I’m almost done, but need to say something important. We all know that we are doing this work of coming together under the shadow of a potential coming apart of The United Methodists Church. Some may wonder what good this will do if in four years we are dividing as a denomination. Here’s what I’ve been thinking. Nothing good and grace-filled is ever lost. God may weep a bit if we split. I think God weeps rather a lot over humanity. Yet God also smiles – God smiles when God’s love becomes real to someone in Jesus, when the hungry are fed, when the lonely are embraced, when the fearful are hugged, when broken lives are healed, when relationships are restored, when peace is achieved, when strangers become friends, when all persons regardless of race, ethnicity, place of origin, gender identity, sexual orientation, or economic status are seen and treated as persons of sacred worth, when the earth is cared for, when hand touches hand in friendship, God smiles. Nothing can take away the smile of God in God’s eternal memory.
So the good we do matters. The love we love matters. The reconciliation we achieve matters. The gospel we preach matters. The justice we do matters. It all matters regardless of what the UMC does in the coming years.
In my introductory sermon as your bishop, I put forward the idea that I wanted four watermarks to characterize our time together, however long that may be – joy, wisdom, love and hope. Not long after that, as I was learning to make the Michigan map with my hands, something struck me. Those hands that can make a map can also make a basket.

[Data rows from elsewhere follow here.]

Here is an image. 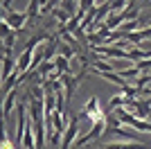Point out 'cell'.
Here are the masks:
<instances>
[{
    "instance_id": "1",
    "label": "cell",
    "mask_w": 151,
    "mask_h": 149,
    "mask_svg": "<svg viewBox=\"0 0 151 149\" xmlns=\"http://www.w3.org/2000/svg\"><path fill=\"white\" fill-rule=\"evenodd\" d=\"M0 149H14V147H12V142H9V140H2V145H0Z\"/></svg>"
}]
</instances>
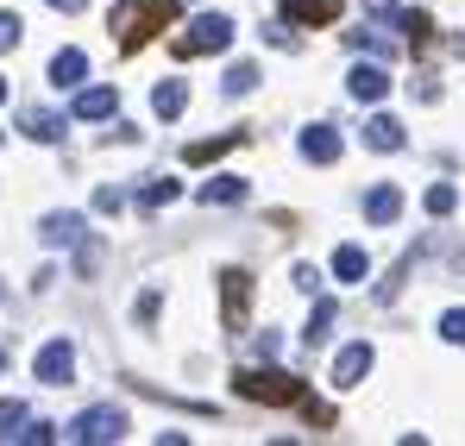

Regularly I have gone from map to basket, holding you all in my prayers, praying for joy and wisdom and love and hope, praying that I might be a basket of and for grace to you, praying that you might be such baskets of and for grace in your lives and communities, praying that together we Michigan United Methodists from Marquette to Monroe, from Harbor Beach to Benton Harbor, from Traverse Bay to Saginaw Bay, from Kalamazoo to Calumet, from Erie to Escanaba, from Detroit to Dowagiac, from Ithaca to Ironwood, from St. Joseph to Sault St. Marie – that we Michigan United Methodists might be woven together into a basket of and for grace.
A tisket, a tasket, God make of me a basket. A tisket, a tasket, God make of us a basket. A basket of and for grace – that’s the kind of basket case I pray to be and I hope we can be together. Amen.